## DIRECTIONS FOR THIS TASK:
Consider the data that follows and state how many lines contain the string "znam", using the number alone.

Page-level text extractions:

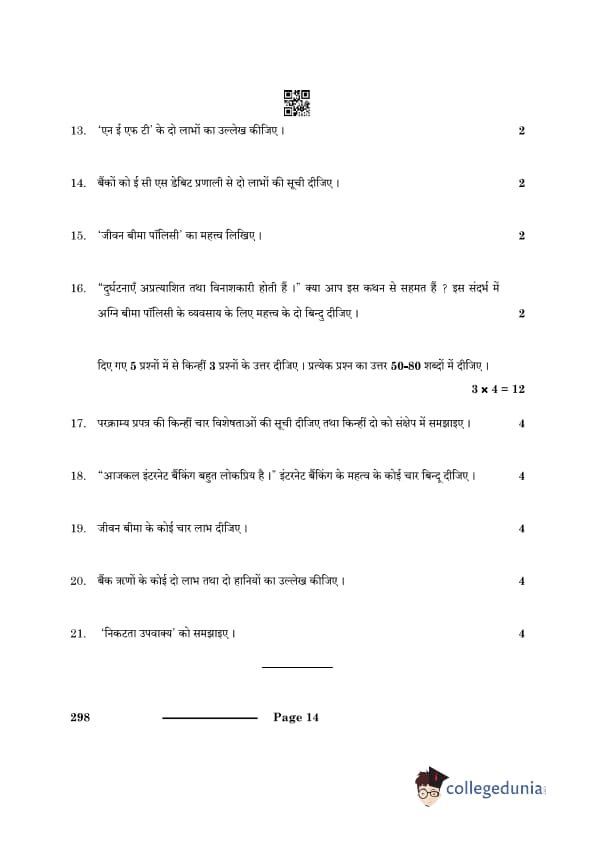 13. 'एन ई एफ टी' के दो लाभों का उल्लेख कीजिए। 2

14. बैंकों को ई सी एस डेबिट प्रणाली से दो लाभों की सूची दीजिए। 2

15. 'जीवन बीमा पॉलिसी' का महत्त्व लिखिए। 2

16. "दुर्घटनाएँ अप्रत्याशित तथा विनाशकारी होती हैं।" क्या आप इस कथन से सहमत हैं ? इस संदर्भ में अग्नि बीमा पॉलिसी के व्यवसाय के लिए महत्त्व के दो बिन्दु दीजिए। 2

दिए गए 5 प्रश्नों में से किन्हीं 3 प्रश्नों के उत्तर दीजिए। प्रत्येक प्रश्न का उत्तर 50-80 शब्दों में दीजिए।
$3 \times 4 = 12$

17. परक्राम्य प्रपत्र की किन्हीं चार विशेषताओं की सूची दीजिए तथा किन्हीं दो को संक्षेप में समझाइए। 4

18. "आजकल इंटरनेट बैंकिंग बहुत लोकप्रिय है।" इंटरनेट बैंकिंग के महत्व के कोई चार बिन्दु दीजिए। 4

19. जीवन बीमा के कोई चार लाभ दीजिए। 4

20. बैंक ऋणों के कोई दो लाभ तथा दो हानियों का उल्लेख कीजिए। 4

21. 'निकटता उपवाक्य' को समझाइए। 4

298 Page 14

collegedunia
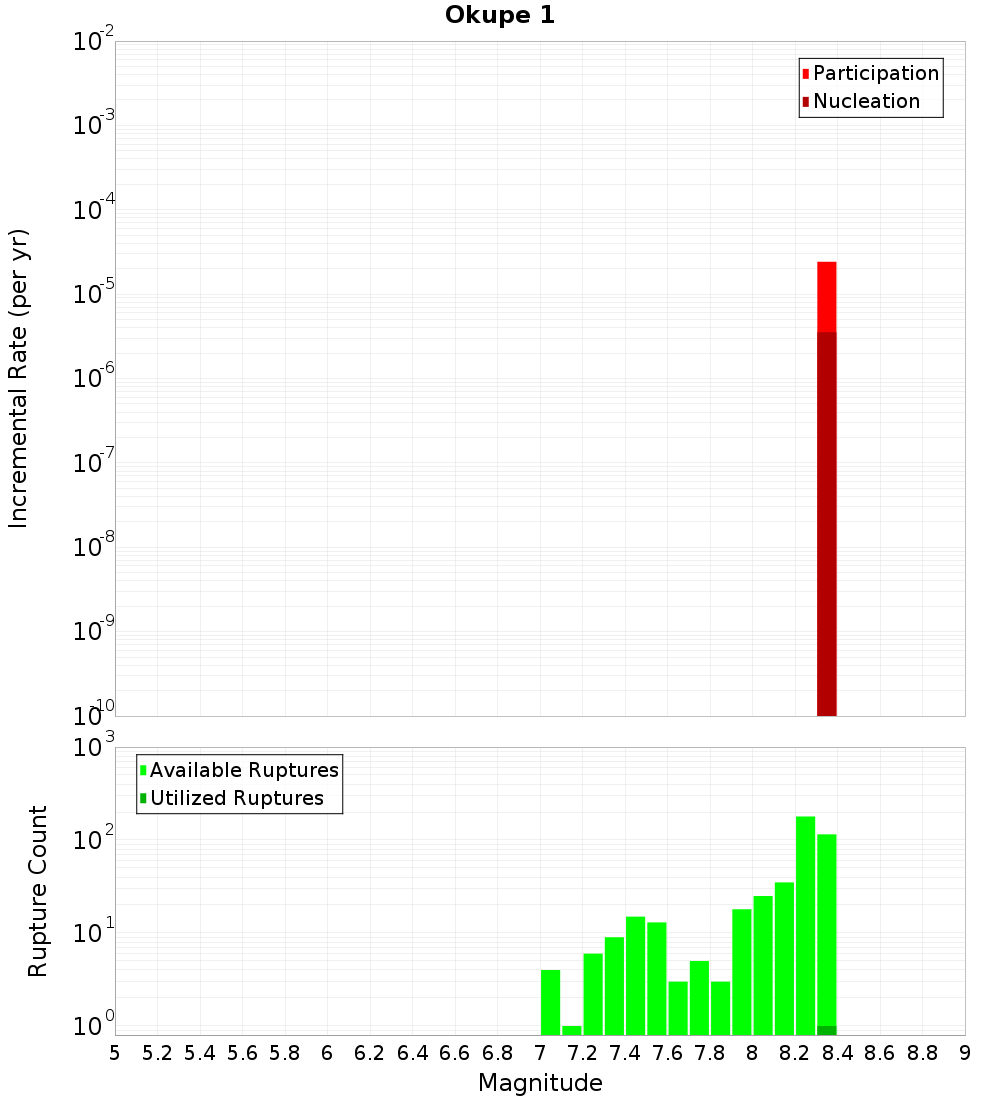 Okupe 1

Participation
Nucleation

Incremental Rate (per yr)

$10^{-2}$
$10^{-3}$
$10^{-4}$
$10^{-5}$
$10^{-6}$
$10^{-7}$
$10^{-8}$
$10^{-9}$
$10^{-10}$

Available Ruptures
Utilized Ruptures

Rupture Count

$10^{3}$
$10^{2}$
$10^{1}$
$10^{0}$

5 5.2 5.4 5.6 5.8 6 6.2 6.4 6.6 6.8 7 7.2 7.4 7.6 7.8 8 8.2 8.4 8.6 8.8 9

Magnitude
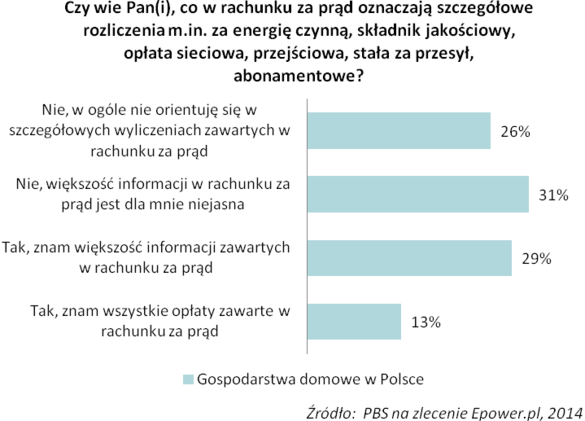 Czy wie Pan(i), co w rachunku za prąd oznaczają szczegółowe rozliczenia m.in. za energię czynną, składnik jakościowy, opłata sieciowa, przejściowa, stała za przesył, abonamentowe?

Nie, w ogóle nie orientuję się w szczegółowych wyliczeniach zawartych w rachunku za prąd 26%

Nie, większość informacji w rachunku za prąd jest dla mnie niejasna 31%

Tak, znam większość informacji zawartych w rachunku za prąd 29%

Tak, znam wszystkie opłaty zawarte w rachunku za prąd 13%

Gospodarstwa domowe w Polsce

Źródło: PBS na zlecenie Epower.pl, 2014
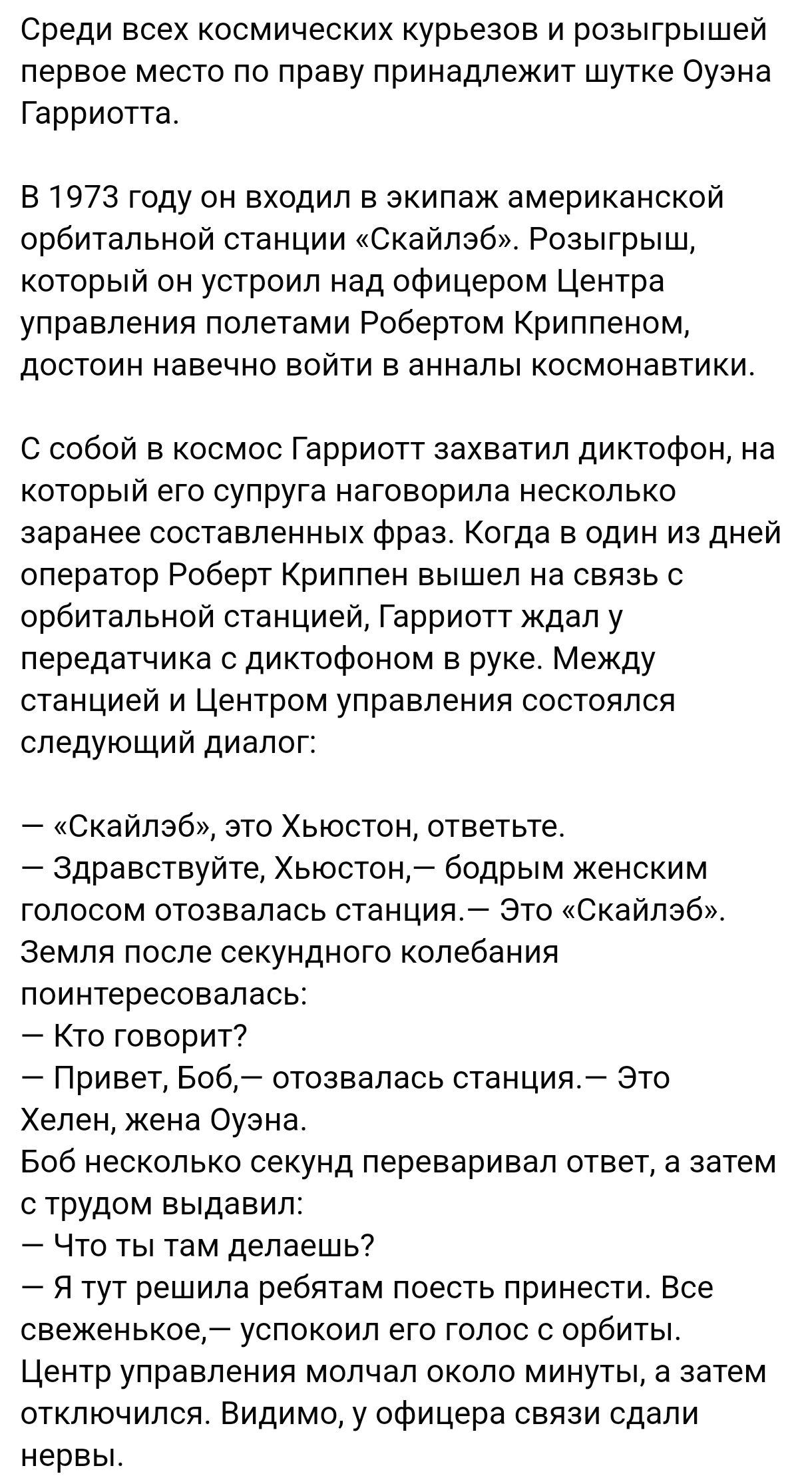 Среди всех космических курьезов и розыгрышей первое место по праву принадлежит шутке Оуэна Гарриотта.

В 1973 году он входил в экипаж американской орбитальной станции «Скайлэб». Розыгрыш, который он устроил над офицером Центра управления полетами Робертом Криппеном, достоин навечно войти в анналы космонавтики.

С собой в космос Гарриотт захватил диктофон, на который его супруга наговорила несколько заранее составленных фраз. Когда в один из дней оператор Роберт Криппен вышел на связь с орбитальной станцией, Гарриотт ждал у передатчика с диктофоном в руке. Между станцией и Центром управления состоялся следующий диалог:

— «Скайлэб», это Хьюстон, ответьте.
— Здравствуйте, Хьюстон,— бодрым женским голосом отозвалась станция.— Это «Скайлэб».
Земля после секундного колебания поинтересовалась:
— Кто говорит?
— Привет, Боб,— отозвалась станция.— Это Хелен, жена Оуэна.
Боб несколько секунд переваривал ответ, а затем с трудом выдавил:
— Что ты там делаешь?
— Я тут решила ребятам поесть принести. Все свеженькое,— успокоил его голос с орбиты.
Центр управления молчал около минуты, а затем отключился. Видимо, у офицера связи сдали нервы.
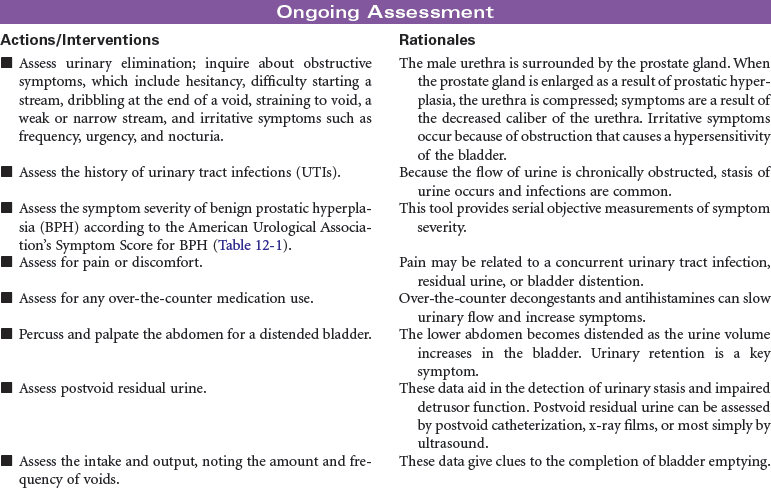 Ongoing Assessment

| Actions/Interventions | Rationales |
|---|---|
| ■ Assess urinary elimination; inquire about obstructive symptoms, which include hesitancy, difficulty starting a stream, dribbling at the end of a void, straining to void, a weak or narrow stream, and irritative symptoms such as frequency, urgency, and nocturia. | The male urethra is surrounded by the prostate gland. When the prostate gland is enlarged as a result of prostatic hyperplasia, the urethra is compressed; symptoms are a result of the decreased caliber of the urethra. Irritative symptoms occur because of obstruction that causes a hypersensitivity of the bladder. |
| ■ Assess the history of urinary tract infections (UTIs). | Because the flow of urine is chronically obstructed, stasis of urine occurs and infections are common. |
| ■ Assess the symptom severity of benign prostatic hyperplasia (BPH) according to the American Urological Association's Symptom Score for BPH (Table 12-1). | This tool provides serial objective measurements of symptom severity. |
| ■ Assess for pain or discomfort. | Pain may be related to a concurrent urinary tract infection, residual urine, or bladder distention. |
| ■ Assess for any over-the-counter medication use. | Over-the-counter decongestants and antihistamines can slow urinary flow and increase symptoms. |
| ■ Percuss and palpate the abdomen for a distended bladder. | The lower abdomen becomes distended as the urine volume increases in the bladder. Urinary retention is a key symptom. |
| ■ Assess postvoid residual urine. | These data aid in the detection of urinary stasis and impaired detrusor function. Postvoid residual urine can be assessed by postvoid catheterization, x-ray films, or most simply by ultrasound. |
| ■ Assess the intake and output, noting the amount and frequency of voids. | These data give clues to the completion of bladder emptying. |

## RESPONSE TO THIS TASK:
2